» **WAT TE DOEN**:
[1] Geef voor elk van de volgende beweringen aan of ze overeenkomt met de tekst over Elia op de Karmel. Antwoord met ja of nee en citeer de woorden uit de tekst die de doorslag geven. (a) Op bevel van Elia werden twaalf kruiken met water op het brandoffer en het hout gegoten. (b) Het vuur des Heeren verteerde het brandoffer, maar het water in de groeve bleef staan. (c) Wat op de Karmel gebeurde, was een prediking van de Christus.
[2] Geef uit de tekst over Elia op de Karmel letterlijk het stuk weer dat opent met de woorden waarin „Nu is het de" staat en sluit met „de groeve was.".
[3] Zet de tekst over Elia op de Karmel voort vanaf het punt waar die ophoudt.

» **DOCUMENTTEKST**:
══════

Nu is het de tijd voor Elia. Baal was in zijn nietigheid, in zijn ijdelheid, in zijn niet-zijn, openbaar geworden. Toen heelde Elia het altaar des Heeren, dat verbroken was. Twaalf kruiken met water werden op zijn bevel gegoten op het brandoffer en op het hout. Dan gaat Elia in het gebed: „Heere, God van Abraham, Izak en Israël! dat het heden bekend worde, dat Gij God in Israël zijt, en ik Uw knecht, en dat ik al deze dingen naar Uw woord gedaan heb. Antwoord mij, Heere, antwoord mij; opdat dit volk erkenne, dat Gij, o Heere! die God zijt, en dat Gij hun hart achterwaarts omgewend hebt."

En de Heere antwoordde als de grote Hoorder van het gebed. Toen viel het vuur des Heeren en verteerde dat brandoffer en dat hout en die stenen en dat

stof, ja lekte dat water op, dat in de groeve was.

Als nu het ganse volk dat zag, zo vielen zij op hun aangezichten en zeiden: , , De Heere is God, de Heere is God."

Hier heeft Elia, door woord en daad, als vertegenwoordiger van al de profeten, een prediking mogen houden van Gods gerechtigheid en van Zijn goedertierenheid. Hier was het:

'k Zal van de deugd der milde goedheid zingen. Van 't heilig recht der strenge rechtsgedingen: Een psalmgezang, o hooggeduchte Heer', Uw naam ter eer.

Wat daar op de Karmel is geschied, was een prediking van de Christus, van het: Jezus alleen. Jezus alleen, Die op de kruisheuvel Golgotha het offer bracht, dat door het vuur van Gods gerechtigheid en toorn gans verteerd werd. Het was een prediking, , waardoor een volk in waarheid neergeworpen wordt, om dan te komen, door het vuur van Gods gerechtigheid, door de vuurdoop van de Heilige Geest, tot de belijdenis, niet maar met de lippen, niet maar in een voorbijgaande angst, maar met waarheid in het binnenste: „De Heere is God, de Heere is God!"

══════

» **MATERIAAL**:

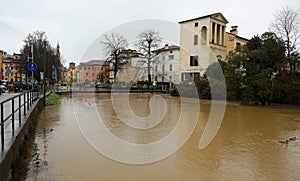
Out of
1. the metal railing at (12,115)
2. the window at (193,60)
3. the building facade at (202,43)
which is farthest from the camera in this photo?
the window at (193,60)

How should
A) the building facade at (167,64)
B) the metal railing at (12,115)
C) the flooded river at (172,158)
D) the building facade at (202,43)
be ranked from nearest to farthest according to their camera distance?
1. the metal railing at (12,115)
2. the flooded river at (172,158)
3. the building facade at (202,43)
4. the building facade at (167,64)

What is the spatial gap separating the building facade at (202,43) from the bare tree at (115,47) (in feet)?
34.0

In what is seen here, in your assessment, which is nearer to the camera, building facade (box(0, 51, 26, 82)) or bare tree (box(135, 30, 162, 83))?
building facade (box(0, 51, 26, 82))

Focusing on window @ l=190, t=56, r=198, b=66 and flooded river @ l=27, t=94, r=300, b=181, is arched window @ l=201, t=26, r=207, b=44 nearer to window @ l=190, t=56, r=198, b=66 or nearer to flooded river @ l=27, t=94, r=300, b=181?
window @ l=190, t=56, r=198, b=66

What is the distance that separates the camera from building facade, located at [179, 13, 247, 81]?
95.9ft

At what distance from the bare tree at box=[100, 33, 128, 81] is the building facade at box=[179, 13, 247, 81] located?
10.3 m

══════

» **UITKOMSTEN**:
[1]
(a) Ja: „Twaalf kruiken met water werden op zijn bevel gegoten op het brandoffer en op het hout."
(b) Nee: „ja lekte dat water op, dat in de groeve was."
(c) Ja: „Wat daar op de Karmel is geschied, was een prediking van de Christus"

[2]
Nu is het de tijd voor Elia. Baal was in zijn nietigheid, in zijn ijdelheid, in zijn niet-zijn, openbaar geworden. Toen heelde Elia het altaar des Heeren, dat verbroken was. Twaalf kruiken met water werden op zijn bevel gegoten op het brandoffer en op het hout. Dan gaat Elia in het gebed: „Heere, God van Abraham, Izak en Israël! dat het heden bekend worde, dat Gij God in Israël zijt, en ik Uw knecht, en dat ik al deze dingen naar Uw woord gedaan heb. Antwoord mij, Heere, antwoord mij; opdat dit volk erkenne, dat Gij, o Heere! die God zijt, en dat Gij hun hart achterwaarts omgewend hebt."

En de Heere antwoordde als de grote Hoorder van het gebed. Toen viel het vuur des Heeren en verteerde dat brandoffer en dat hout en die stenen en dat

stof, ja lekte dat water op, dat in de groeve was.

[3]
De Heere God had wel grote reden, om Mozes, de man met de twee stenen tafelen van de Wet, om Elia, de vertegenwoordiger van de Profeten, de predikers van Gods heiligheid en gerechtigheid, van Zijn barmhartigheid en ontferming, tot de Heere Jezus Christus te zenden, om met Hem te spreken over Zijn grote offer, over Zijn lijden en sterven, over Zijn uitgang, die Hij volbrengen zoude te Jeruzalem. Door Hem en in Hem werden Mozes en de profeten volkomen vervuld.

Maar, nu de Christus Zijn uitgang , te Jeruzalem zou volbrengen, nu Hij als de Borg, als het Lam Gods, getroffen zou worden door vuur van de hemel, om zo aan Gods recht volkomen genoeg te doen, nu was het tijd voor Mozes en Elia, voor Mozes en de profeten, om terug te treden. Zij zijn ingegaan in de wolk, die hen overschaduwde. Zij zijn teruggekeerd tot voor Gods troon, om met de ganse triumferende Kerk God te dienen dag en nacht, om met de gezaligden en de engelen Hem aldus te verheerlijken: „De Heere is God, de Heere is God!"

En de Vader sprak uit de wolk tot de bevreesde, bevende Petrus en Johannes en Jacobus, en in hen tot de Kerk van alle tijden en van alle plaatsen en dus ook tot ons: „Deze is Mijn geliefde Zoon, in Welke Ik Mijn welbehagen heb; hoort Hem!"

Hoort Hem! Hoort Hem alleen. Hoort Hem met beving. Hoort Hem in aanbidding, als de 3 discipelen, die, dit horende, vielen op hun aangezicht en zeer bevreesd werden. Ja, wie zou niet vrezen, als God Zich openbaart. Wie kan dan bestaan?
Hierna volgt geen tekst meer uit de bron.